Improved Glycemic Control and Weight Loss with Naltrexone SR/Bupropion SR Combination Therapy in Overweight/Obese Subjects with Type 2 Diabetes
Abstract Number: 2633-PO
Authors: ALOK K. GUPTA, PRISCILLA HOLLANDER, HAROLD BAYS, MARIA GUTTADAURIA, JANELLE ERICKSON, DENNIS KIM, EDUARDO DUNAYEVICH
Institutions: Baton Rouge, LA, Dallas, TX, Louisville, KY, New York, NY, Indianapolis, IN, La Jolla, CA
Results: Therapies that reduce body weight are often associated with improved glycemic control in subjects with type 2 diabetes mellitus (T2DM). The COR-Diabetes Ph. 3, double-blind, multicenter, placebo (PBO)-controlled, 56-wk study examined the efficacy/safety of naltrexone sustained-release (SR)/bupropion SR in overweight/obese T2DM subjects (baseline HbA1c 7-10%) using oral (or no) anti-diabetes medications (OADs).
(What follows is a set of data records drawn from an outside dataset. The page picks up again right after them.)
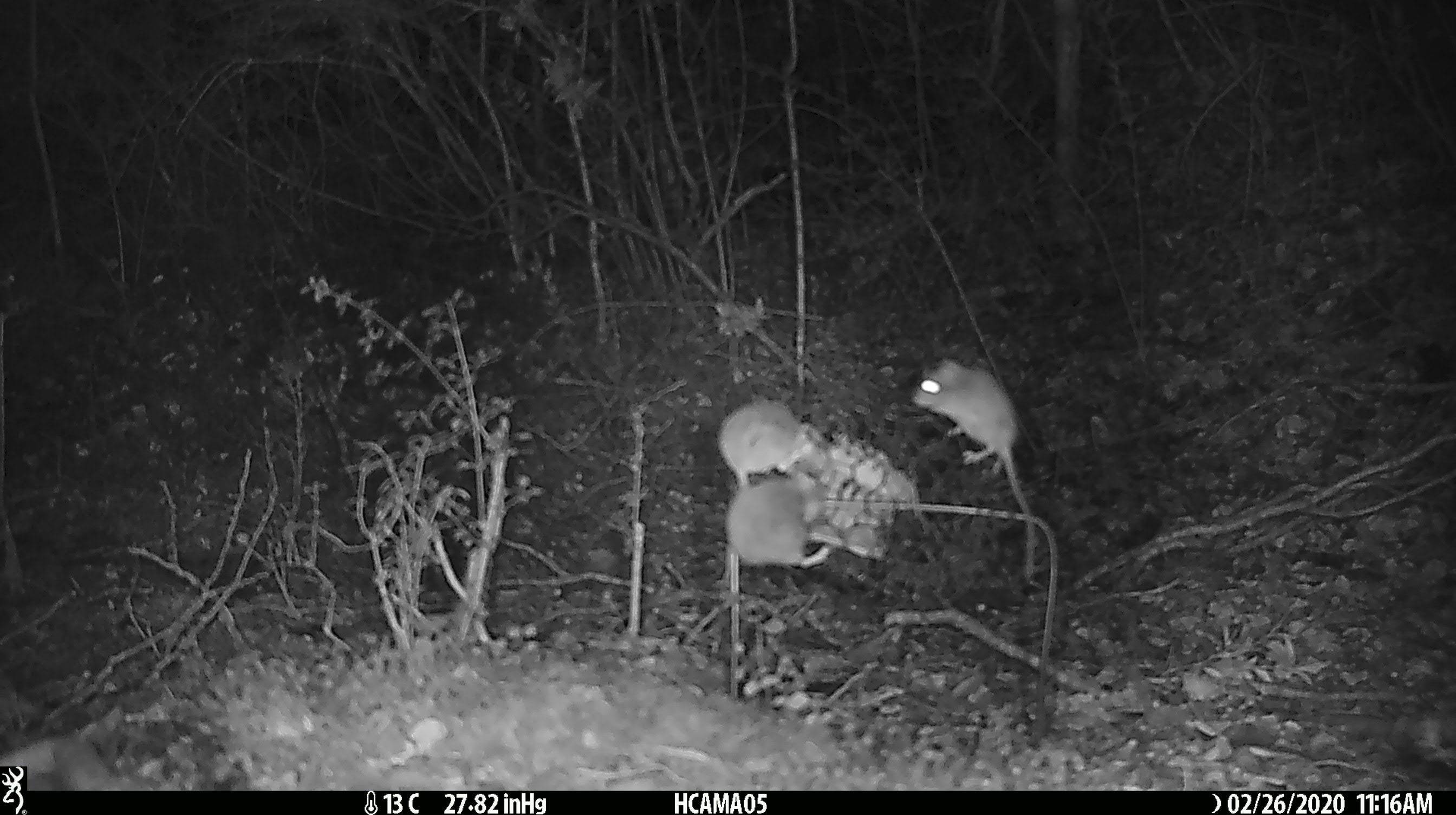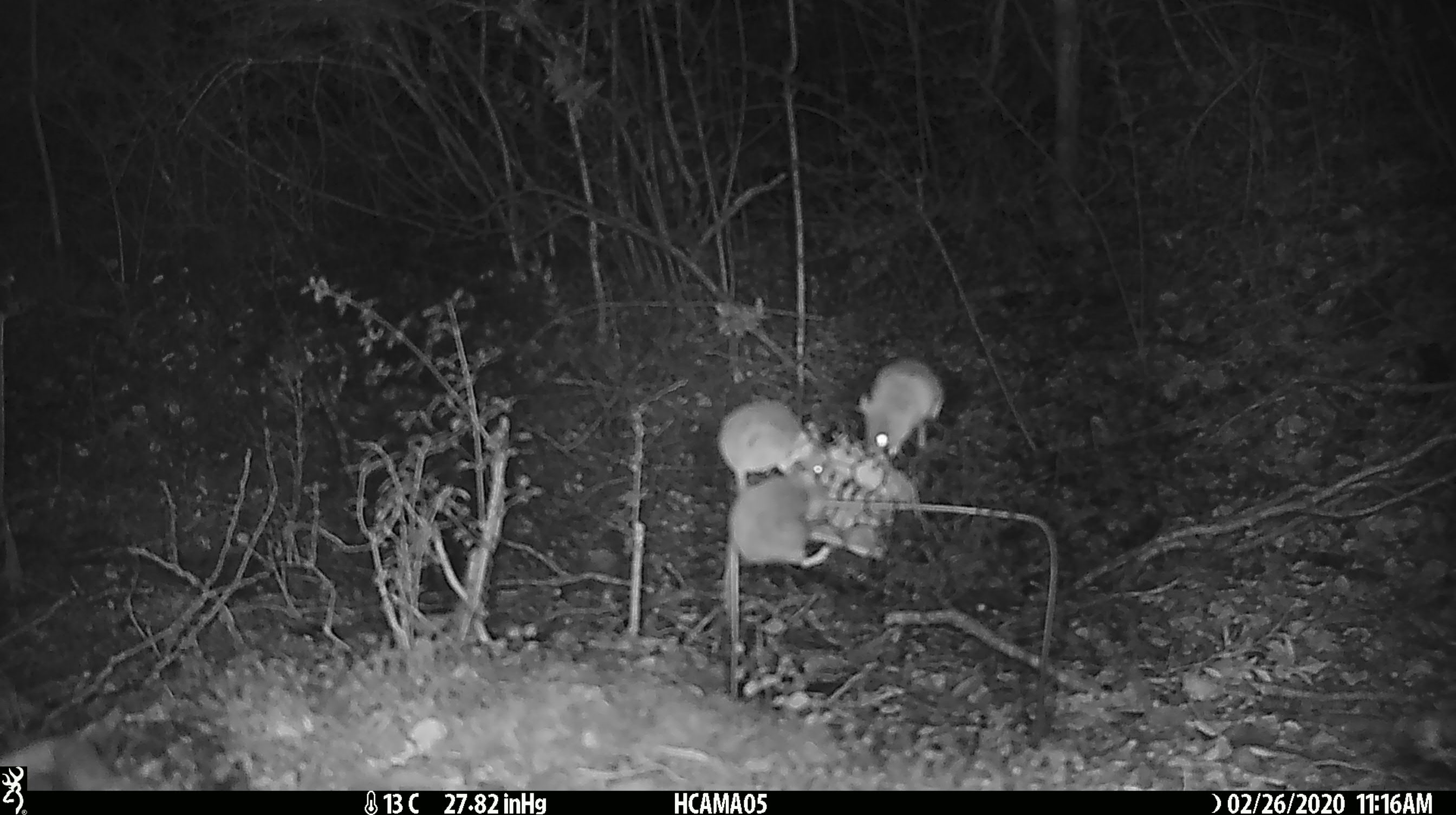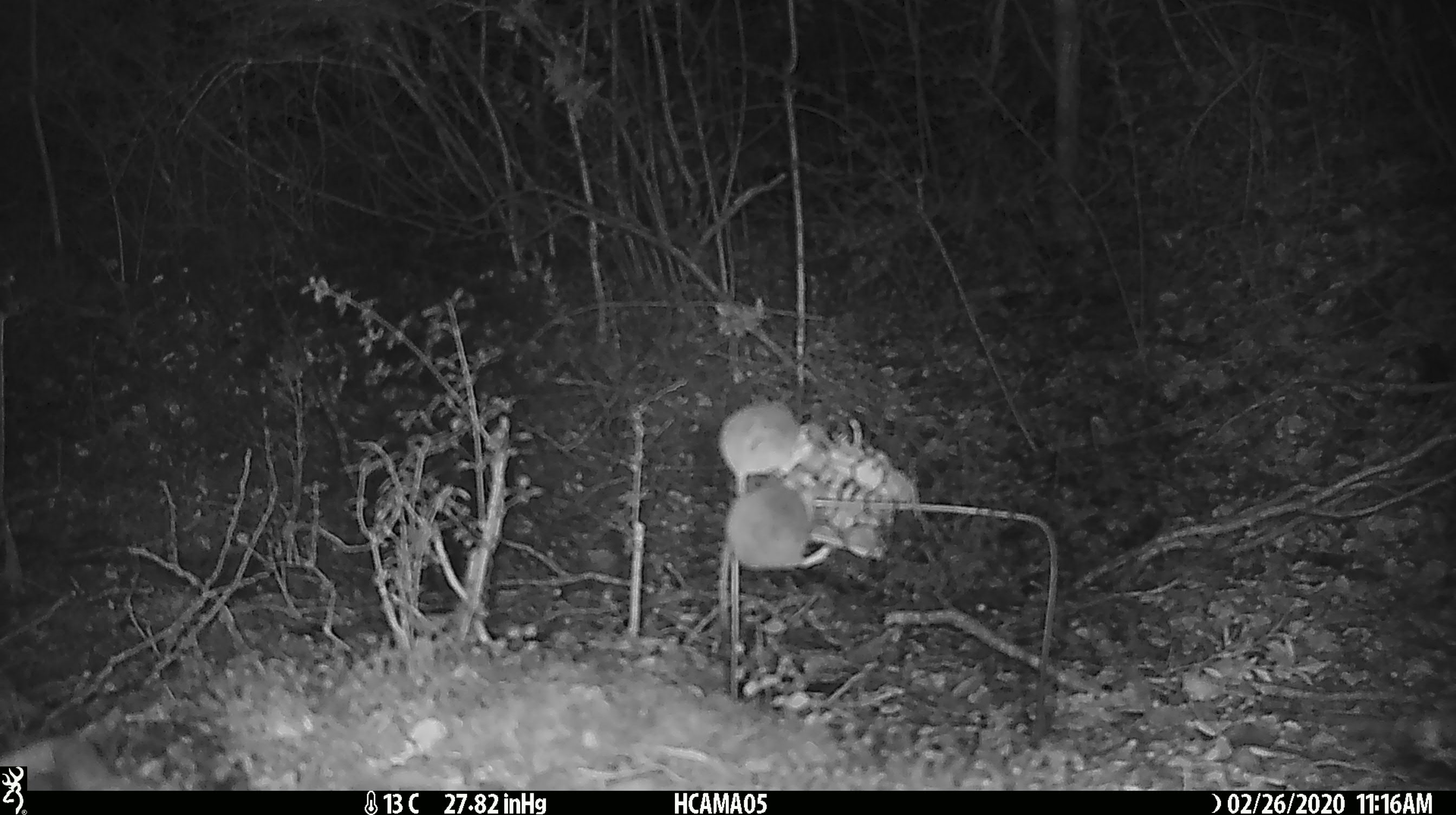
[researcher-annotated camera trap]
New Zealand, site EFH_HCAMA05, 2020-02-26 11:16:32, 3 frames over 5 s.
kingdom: Animalia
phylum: Chordata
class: Mammalia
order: Rodentia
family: Muridae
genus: Mus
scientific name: Mus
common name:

Subjects (N=505) were randomized 2:1 to NB32 (32mg naltrexone SR/360mg bupropion SR daily) or PBO. Wk 56 endpoints included changes from baseline in weight, HbA1c, fasting blood glucose (FBG), insulin, and HOMA-IR, and the % of subjects with HbA1c <7% and <6.5% (modified ITT-LOCF: subjects with ≥1 post-baseline weight measurement on study drug; NB32 n=265, PBO n=159). Baseline characteristics were similar between groups (mean: age 54y; 54% female; 80% Caucasian; weight 106kg; BMI 37kg/m2; HbA1c 8.0%; FBG 161mg/dL; insulin 14.9μIU/mL; HOMA-IR 5.7; 10%, 31%, and 59% of subjects were using 0, 1, ≥2 OADs). Weight loss was -5.0% NB32 vs.-1.8% PBO (P<0.001). NB32-treated subjects (vs. PBO) experienced greater improvements in HbA1c (-0.6% vs. -0.1%; P<0.001), with a higher proportion achieving HbA1c <7% (44.1% vs. 26.3%; P<0.001) and <6.5% (20.7% vs. 10.2%; P<0.01). In subjects with baseline HbA1c >8% (mean 8.9%) or >9% (mean 9.5%), HbA1c improvements were -1.1% NB32 (n=88) vs. -0.5% PBO (n=52; P<0.01), and -1.2% NB32 (n=29) vs. -0.3% PBO (n=23; P<0.05), respectively. There was a numerical trend in FBG, insulin, and HOMA-IR favoring NB32 vs. PBO. Fewer NB32-treated subjects required rescue medications for glycemic control (22.3% vs. 35.2%, P<0.01). The most frequent adverse events with NB32 (vs. PBO) were nausea (42.3% vs. 7.1%), constipation (17.7% vs. 7.1%), and vomiting (18.3% vs. 3.6%). Nausea occurred early, was transient and mostly mild/moderate in severity. NB32 was not associated with increases vs. PBO in depression, suicidal ideation, or hypoglycemia adverse events. In conclusion, NB32 therapy in overweight/obese subjects with T2DM was generally well-tolerated, improved glycemic control, and reduced weight.